Take, for example, the tweed suits by Coco Chanel seen at left.  Both appeared in 1966 and seem to be identical until one takes a really close look at the construction and the materials.  The one on the left is an original, made in Paris in the Chanel atelier under strict supervision.  The one on the right was made in China using inferior fabrics and notions and missing many of the finer details like a full lining, matching plaid and working buttonholes on the sleeves.  This was obviously a clear violation of any licensing arrangement the couture house might have had with a foreign producer.  It is also further evidence of the continuing problem of unauthorized copies leading to a proliferation of poor quality clothing bearing fake high end labels.

The issue got even more complicated when designers tried to appeal to broader market with second-tier collections like Donna Karen's DKNY label or Lauren by Ralph Lauren.  These are deliberately designed to imitate the brands' higher end goods but with lesser quality fabrics and more efficient construction methods so the consumer can get a similar look without paying a premium price.  While these are authorized copies by the designer, they are often copied themselves making for a true buyer beware situation for consumers.

The real Missoni dress is on the left,
Missoni for Target is on the right

The problem of counterfeit goods in the luxury markets is a global concern and intellectual property lawyers are actively searching for ways to prevent these flagrant rip offs.  Legislation has been proposed that would copyright fashion design in much the same way that music, art and writing is protected but some feel that this measure would stifle creativity.  One thing is certain, the counterfeit market is alive and well and not going to go away without dramatic action.

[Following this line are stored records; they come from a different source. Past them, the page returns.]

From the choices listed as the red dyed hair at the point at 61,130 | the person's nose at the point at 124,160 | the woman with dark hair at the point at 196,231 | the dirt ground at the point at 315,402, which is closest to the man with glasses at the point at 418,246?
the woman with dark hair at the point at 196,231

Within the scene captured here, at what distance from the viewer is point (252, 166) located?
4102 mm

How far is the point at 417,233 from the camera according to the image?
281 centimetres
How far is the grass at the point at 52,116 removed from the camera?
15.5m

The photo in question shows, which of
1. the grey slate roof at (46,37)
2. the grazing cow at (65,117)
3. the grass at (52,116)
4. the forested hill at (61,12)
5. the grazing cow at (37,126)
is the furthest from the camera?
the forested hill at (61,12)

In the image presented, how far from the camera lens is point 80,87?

For something a little less serious let's head downstairs to the Special Exhibitions gallery at FIT where "Yves Saint Laurent + Halston: Fashioning the 70s" is now on view.  The 1970s were a decade of social upheaval and nowhere was this better reflected than in women's fashions.  No longer the beatnik 60s and ahead of the disco 80s, the 1970s were a time of relaxed dress codes, the Women's Liberation Movement, the energy crisis, and a shift away from couture houses to designer-led businesses.  Advances in synthetic fabrics and a demand for more wearable styles gave rise to new cuts and looks that allowed women more freedom in what they wore for both day and evening.

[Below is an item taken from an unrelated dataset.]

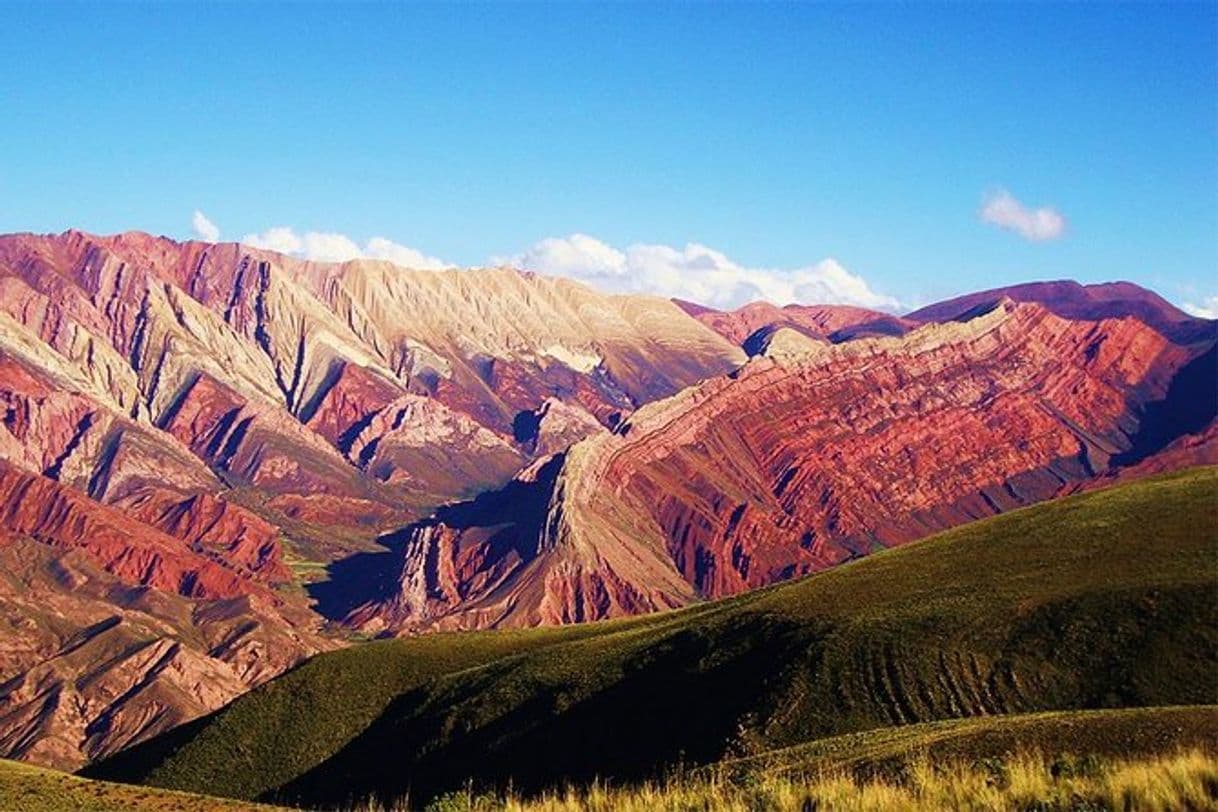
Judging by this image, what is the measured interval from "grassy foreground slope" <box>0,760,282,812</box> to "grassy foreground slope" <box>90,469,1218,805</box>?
32.8 m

No designers are more representative of this era than Yves Saint Laurent and Halston.  Though they came from different backgrounds (YSL was born in Algeria and began his career with Christian Dior in Paris; Halston came from Des Moines and worked with milliner Lily Daché in New York), their careers followed remarkably similar paths.  By the early 1970s both were designing women's wear with a decidedly masculine twist and both were pioneers in the incorporation of the pants suit into every wardrobe.

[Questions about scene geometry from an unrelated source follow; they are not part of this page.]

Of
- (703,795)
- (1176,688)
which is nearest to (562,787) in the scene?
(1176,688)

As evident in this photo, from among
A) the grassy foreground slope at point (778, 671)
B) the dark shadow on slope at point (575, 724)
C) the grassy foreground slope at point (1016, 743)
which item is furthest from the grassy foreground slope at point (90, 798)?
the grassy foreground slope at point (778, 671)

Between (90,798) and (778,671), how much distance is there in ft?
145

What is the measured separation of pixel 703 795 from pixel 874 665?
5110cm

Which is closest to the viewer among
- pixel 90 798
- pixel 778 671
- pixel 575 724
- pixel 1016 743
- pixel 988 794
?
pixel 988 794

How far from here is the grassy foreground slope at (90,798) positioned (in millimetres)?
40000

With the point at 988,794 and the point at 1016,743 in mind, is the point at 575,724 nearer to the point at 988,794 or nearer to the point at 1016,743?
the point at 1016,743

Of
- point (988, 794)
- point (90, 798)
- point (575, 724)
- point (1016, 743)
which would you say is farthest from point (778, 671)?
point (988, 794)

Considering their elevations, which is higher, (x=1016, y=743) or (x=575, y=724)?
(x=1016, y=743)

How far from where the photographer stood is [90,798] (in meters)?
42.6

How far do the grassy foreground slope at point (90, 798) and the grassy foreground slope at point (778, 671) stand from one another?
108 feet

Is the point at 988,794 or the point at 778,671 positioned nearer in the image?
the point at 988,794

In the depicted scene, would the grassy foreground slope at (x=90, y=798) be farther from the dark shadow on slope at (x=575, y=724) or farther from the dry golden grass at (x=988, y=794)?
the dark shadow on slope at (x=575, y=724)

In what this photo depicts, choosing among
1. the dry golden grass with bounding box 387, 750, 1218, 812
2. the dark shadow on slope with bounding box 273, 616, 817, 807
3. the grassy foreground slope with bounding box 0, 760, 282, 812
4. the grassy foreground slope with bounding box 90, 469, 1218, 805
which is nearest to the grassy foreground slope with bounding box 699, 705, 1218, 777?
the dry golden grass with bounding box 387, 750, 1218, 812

As the decade progressed both designers looked to the exotic for inspiration.  Yves Saint Laurent produced his opulent Russian collection while Halston created the sarong dress using one long piece of fabric to wrap around the body.  At the same time, both men were turning up at parties and events dressed in similarly exotic versions of caftans and pajama sets!

Another element used by both designers was a reference to historical costume.  Yves Saint Laurent looked back to the turn of the century for sleeves and crinolines and both he and Halston each re-interpreted the elegance of the 1940s in bias cut dresses.

Today, Yves Saint Laurent is lauded primarily for his extravagant use of color and fantasy while Halston is considered the master of minimalism and modern design and one's legacy is seldom confused with the other's.  However, this step back in time to 70s "Mod" is proof positive that, at least in the beginning, they were, in fact, very much the same.